Miriam Isabel Davis (1856 – 20 February 1927) was an English painter, best known for her portrait, floral and genre scene paintings.

==Biography==
Davis was born in London to Jewish parents Eliza and James Phineas Davis. Her mother was a correspondent of Charles Dickens, whose former home at Tavistock House the Davis family inhabited.
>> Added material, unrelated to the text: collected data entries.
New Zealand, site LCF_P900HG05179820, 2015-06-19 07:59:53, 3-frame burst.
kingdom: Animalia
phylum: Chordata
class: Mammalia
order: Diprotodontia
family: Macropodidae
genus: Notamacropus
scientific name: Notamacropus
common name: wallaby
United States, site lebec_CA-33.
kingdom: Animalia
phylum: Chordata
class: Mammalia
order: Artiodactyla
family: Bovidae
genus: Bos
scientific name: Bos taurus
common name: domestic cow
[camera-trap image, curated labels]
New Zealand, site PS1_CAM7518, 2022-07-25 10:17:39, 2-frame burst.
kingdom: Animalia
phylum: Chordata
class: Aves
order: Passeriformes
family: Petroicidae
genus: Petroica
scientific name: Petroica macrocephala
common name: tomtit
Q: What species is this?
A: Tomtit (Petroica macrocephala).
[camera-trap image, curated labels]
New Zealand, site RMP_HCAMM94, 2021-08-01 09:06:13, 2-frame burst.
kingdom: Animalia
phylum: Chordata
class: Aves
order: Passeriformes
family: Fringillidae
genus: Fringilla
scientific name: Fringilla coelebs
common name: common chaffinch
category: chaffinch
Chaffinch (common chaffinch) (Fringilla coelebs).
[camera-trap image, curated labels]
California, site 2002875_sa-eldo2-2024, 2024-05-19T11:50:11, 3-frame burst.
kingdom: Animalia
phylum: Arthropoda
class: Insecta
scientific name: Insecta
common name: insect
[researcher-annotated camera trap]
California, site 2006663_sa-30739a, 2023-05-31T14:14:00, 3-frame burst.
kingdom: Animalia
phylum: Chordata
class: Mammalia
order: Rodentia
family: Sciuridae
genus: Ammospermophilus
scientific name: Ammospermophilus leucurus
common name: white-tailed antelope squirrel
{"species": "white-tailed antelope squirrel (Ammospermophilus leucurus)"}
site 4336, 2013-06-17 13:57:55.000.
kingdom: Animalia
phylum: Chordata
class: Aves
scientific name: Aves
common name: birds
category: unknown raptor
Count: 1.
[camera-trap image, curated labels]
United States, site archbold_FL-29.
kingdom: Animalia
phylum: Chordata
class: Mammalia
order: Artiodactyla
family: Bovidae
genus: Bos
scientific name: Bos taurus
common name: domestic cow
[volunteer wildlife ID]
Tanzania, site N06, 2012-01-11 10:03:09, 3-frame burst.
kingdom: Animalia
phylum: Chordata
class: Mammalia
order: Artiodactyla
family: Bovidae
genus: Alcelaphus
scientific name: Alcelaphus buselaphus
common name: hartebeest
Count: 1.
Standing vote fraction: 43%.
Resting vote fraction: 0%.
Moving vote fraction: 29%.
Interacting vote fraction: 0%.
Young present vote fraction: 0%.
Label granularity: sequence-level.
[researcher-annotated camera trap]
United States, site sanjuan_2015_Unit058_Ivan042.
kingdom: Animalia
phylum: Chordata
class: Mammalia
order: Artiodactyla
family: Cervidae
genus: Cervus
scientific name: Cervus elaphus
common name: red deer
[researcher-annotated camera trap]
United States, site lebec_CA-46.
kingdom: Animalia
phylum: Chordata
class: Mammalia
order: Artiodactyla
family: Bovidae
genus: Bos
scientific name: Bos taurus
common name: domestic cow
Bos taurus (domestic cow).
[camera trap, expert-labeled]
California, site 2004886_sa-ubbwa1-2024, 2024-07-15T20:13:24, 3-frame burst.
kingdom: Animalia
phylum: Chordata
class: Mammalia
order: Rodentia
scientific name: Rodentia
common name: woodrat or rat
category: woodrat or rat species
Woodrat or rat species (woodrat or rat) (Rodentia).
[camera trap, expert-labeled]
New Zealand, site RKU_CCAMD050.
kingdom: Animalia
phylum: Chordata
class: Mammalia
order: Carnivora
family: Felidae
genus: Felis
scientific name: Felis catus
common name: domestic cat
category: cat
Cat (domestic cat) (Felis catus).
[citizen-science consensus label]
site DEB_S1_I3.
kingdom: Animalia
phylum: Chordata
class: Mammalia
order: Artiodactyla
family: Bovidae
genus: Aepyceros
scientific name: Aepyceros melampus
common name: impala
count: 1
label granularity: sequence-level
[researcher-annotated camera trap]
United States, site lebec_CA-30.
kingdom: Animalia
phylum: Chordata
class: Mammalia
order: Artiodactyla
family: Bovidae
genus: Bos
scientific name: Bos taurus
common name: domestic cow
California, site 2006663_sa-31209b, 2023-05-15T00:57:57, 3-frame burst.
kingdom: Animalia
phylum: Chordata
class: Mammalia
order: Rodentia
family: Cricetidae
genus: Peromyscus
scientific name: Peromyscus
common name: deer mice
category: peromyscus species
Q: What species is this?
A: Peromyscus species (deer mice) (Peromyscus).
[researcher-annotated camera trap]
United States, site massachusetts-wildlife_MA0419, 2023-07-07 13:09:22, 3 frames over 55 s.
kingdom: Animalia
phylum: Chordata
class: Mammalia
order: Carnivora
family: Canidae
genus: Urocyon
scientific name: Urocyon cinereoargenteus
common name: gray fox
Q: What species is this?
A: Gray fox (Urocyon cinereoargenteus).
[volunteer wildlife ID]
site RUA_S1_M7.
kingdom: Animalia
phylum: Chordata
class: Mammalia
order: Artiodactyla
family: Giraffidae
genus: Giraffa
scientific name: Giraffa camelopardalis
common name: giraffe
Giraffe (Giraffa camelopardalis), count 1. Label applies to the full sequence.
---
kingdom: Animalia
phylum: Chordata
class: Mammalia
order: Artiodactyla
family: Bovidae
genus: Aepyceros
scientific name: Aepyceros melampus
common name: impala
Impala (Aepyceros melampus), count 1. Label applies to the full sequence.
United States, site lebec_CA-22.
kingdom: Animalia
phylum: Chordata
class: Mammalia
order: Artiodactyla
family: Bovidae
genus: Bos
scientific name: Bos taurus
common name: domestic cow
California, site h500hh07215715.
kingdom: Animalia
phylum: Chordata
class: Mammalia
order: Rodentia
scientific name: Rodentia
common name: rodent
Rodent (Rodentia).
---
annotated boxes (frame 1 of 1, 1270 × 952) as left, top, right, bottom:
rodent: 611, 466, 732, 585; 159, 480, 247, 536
After making a tour of the galleries of Venice, Florence, and Rome, Davis began a systematic course of artistic study at London's Bloomsbury School of Art. Her artistic career began in 1882 when her work was exhibited by the Society of Lady Artists. In 1887 a painting by her entitled New Music was hung at the Royal Academy, and in 1889 she contributed to the Paris Salon. Among her other works are Winter Harmonies (1887), A Shady Seat (1888), The Last of the Season (1889), White and Gold (1890, exhibited at the New Gallery), Pure Emblems of Pleasure (1891, exhibited at the Royal Academy), and Simplicité (1892, shown at the Paris Salon). From 1895 Davis was engaged in portrait painting, but remained well known for her flower subjects. She exhibited often at the Society of Women Painters, of which she was one of the founders.

In 1904 she married Cornish Jewish opera singer Henry Morris Imano, who toured with the D'Oyly Carte Opera Company.